Source passage:
>>
It turns out any clout built up by being the sole city planner gets et up when the citizens’ homes are filled with sewage because of your incompetence.

Having just come back from Tokyo — one of the best cities in the world — for Tokyo Game Show, I thought it would be wonderfully appropriate to use Tokyo as my aspiration for messing around with the excellent Cities: Skylines expansion After Dark. After all, the biggest addition (which is actually a free update to the base game), the day and night cycle, lends itself well to the light up show that is nighttime Tokyo.

Well, you know how Tokyo is real great? Turns out that was a lot of hard work put in by a lot of smart people (and relatively recently laid infrastructure following devastating war). Tokyo wasn’t built in a day, and all that. Aim for the moon and you might still end up in the stars, eh? Well, no, fuck that, the moon is way closer than the stars and I’m still bankrupt with a city that resembles tangled-up Christmas lights more than a hospitable environment.

City planning more like shitty planning,” am I right folks?

17:28 I dragged one of our cat trees — the one with the abandoned dumbbells weighing it down — and set a pillow in front of it so I could sit in the middle of the living room, closer to the TV. I do not have my contacts in or the energy to put my contacts in. I am sitting on an inflatable, portable seat one might take to sit on bleachers in a stadium and my lower half is wrapped in a throw blanket. My feet tap at the entertainment center and I worry I will turn the Xbox One on.

Fuck. I actually just turned the Xbox One on. This isn’t even even a joke (not unlike much of my humor). I started writing fearing I’d forget whatever fevered nonsense was my dreamt-up angle and I just kicked the fucking thing on. Jesus. I am a slightly less put-together city planner than whomever drew up the East Coast.

17:36 The newsfeed in the new “After Dark”-tinged menu reads: “Problems Loading/Creating Cities? Click Here for the Solution!” After turning the Xbox on I am anticipating problems and feel like preemptively asking for the solution.

17:38 All my strength is going towards not choosing the “Diamond Coast” map for a new game because its “Suitable area for building” is 69%. I already can’t figure out which map best represents Tokyo or remember what “boreal” means. Google tells me. Google also tells me Diamond Coast is a place in Ireland, which I bet is a lot like Japan, so that’s why I have picked it after all (and not for the 69).

17:43 Oh my god the tutorial text is so small.

17:45 Building roads and also not drawing penises with the roads, a good start.

17:49 Oh god, not only are there curved roads, but there are elevated roads. This has become roller coaster tycoon. This is not like Japan at all. I have built an enormous ramp to nowhere, to the end of the known world. Oh god, there are tunnels, too? I tried to connect a tunnel to the outside world but it’s just a half-mile dead end under the outlying freeway. And it connects to a giant series of roads in my town. I thought this would work.
<<
Parts of the exercise:
1. Switch "Diamond Coast" to "Emerald Shore" in the stretch of the Cities: Skylines diary from "17:38 All my" through "a good start.", and write that stretch out with the change.
2. Answer these questions from the Cities: Skylines diary.
(a) What percentage of "Suitable area for building" does the "Diamond Coast" map have?
(b) Which console does the writer accidentally turn on?
(c) At what logged time does the writer complain that the tutorial text is small?
3. Carry on the Cities: Skylines diary from where it stops.
The rows that come next have no connection to the Cities: Skylines diary.

Record set:
>>
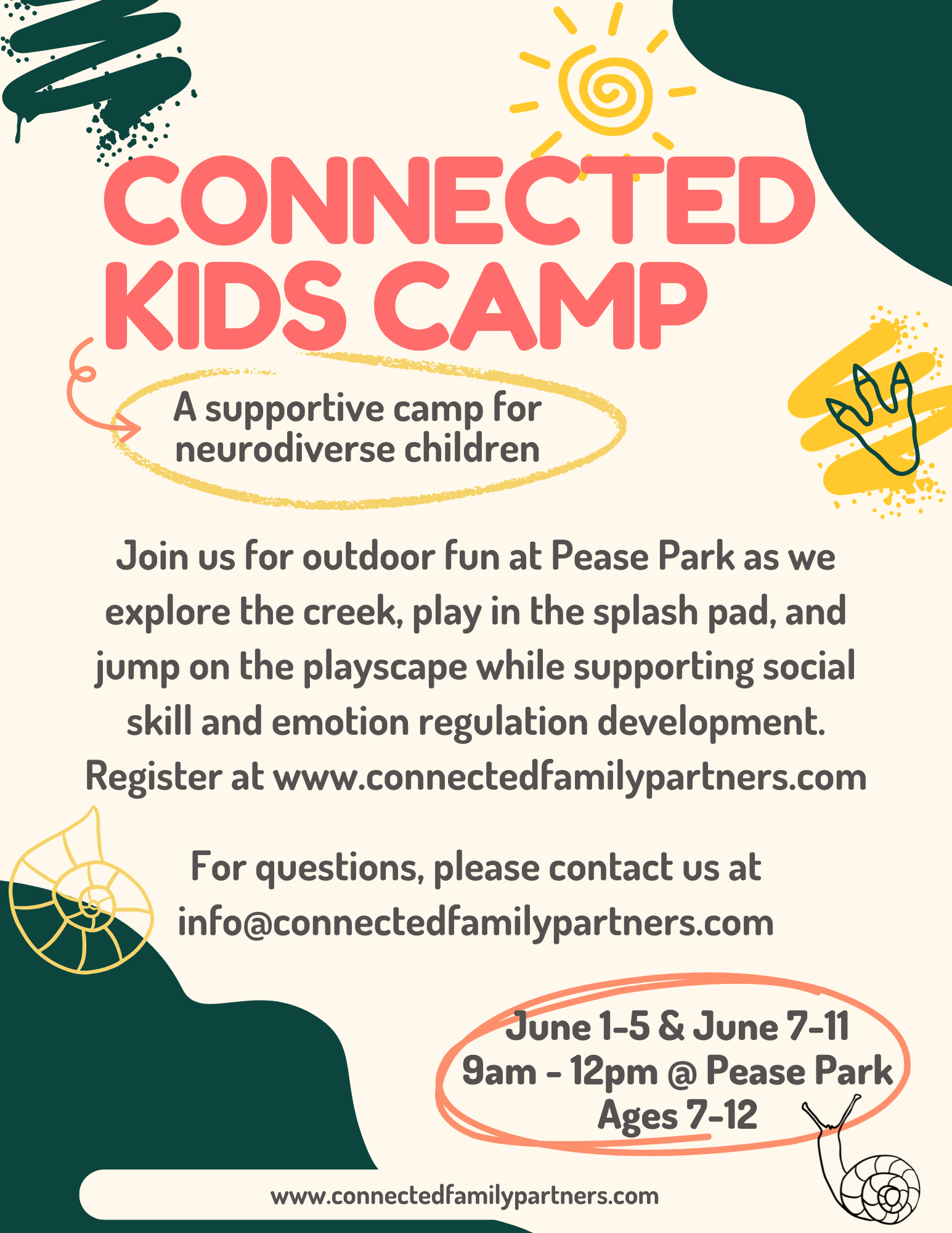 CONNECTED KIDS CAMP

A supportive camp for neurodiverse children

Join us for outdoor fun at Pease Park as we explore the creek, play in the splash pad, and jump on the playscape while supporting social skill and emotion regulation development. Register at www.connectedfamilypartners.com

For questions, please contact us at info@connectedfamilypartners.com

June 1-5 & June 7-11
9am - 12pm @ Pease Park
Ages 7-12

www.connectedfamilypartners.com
<<
Answers per task:
1.
17:38 All my strength is going towards not choosing the “Emerald Shore” map for a new game because its “Suitable area for building” is 69%. I already can’t figure out which map best represents Tokyo or remember what “boreal” means. Google tells me. Google also tells me Emerald Shore is a place in Ireland, which I bet is a lot like Japan, so that’s why I have picked it after all (and not for the 69).

17:43 Oh my god the tutorial text is so small.

17:45 Building roads and also not drawing penises with the roads, a good start.

2.
(a) 69%
(b) The Xbox One
(c) 17:43

3.
17:55 It’s nighttime now and it looks very ominous. The people are wanting for every single basic necessity: power, water, waste treatment, internet, a fancy cheese shop. It is a miracle they found their way into town at all. The elevated road to nowhere is lit up, dotted on both side with street lamps, but they are not plugged in, there is no power grid. They must be getting power by much more arcane means.

18:06 Japan is clean and forward thinking. I erected a wind turbine. A water pumping station and sewage treatment plant sit on the fraction of coast I have available, far from the inept roads and angry citizens. I think I correctly put the waste dumping bit down stream so as to not feed them poop. The water pipes and those two facilities make an amateurish rhombus. Nighttime again and the wind turbine glows in the distance away from civilization next to…palm trees? I do not think Ireland has palm trees and I do no think that Tokyo has palm trees, but my childhood home in San Francisco did have a giant palm tree in the backyard. Things don’t always make sense.

My citizen’s thirst and high-maintenance demand for electricity sated, I zoom into this mess to hear dogs barking and birds chirping. It almost resembles a suburb, just drawn up by a child with limited spatial awareness and even less Lego blocks.

The “needs” bubbles hovering atop each household look like guns. No, citizens. You are supposed to be Japan, not America. Cease this gun lust.

18:13 Those were not cartoon guns; they were sewage pipes. I have messed up the sewage. Peoples’ homes are filled with shit.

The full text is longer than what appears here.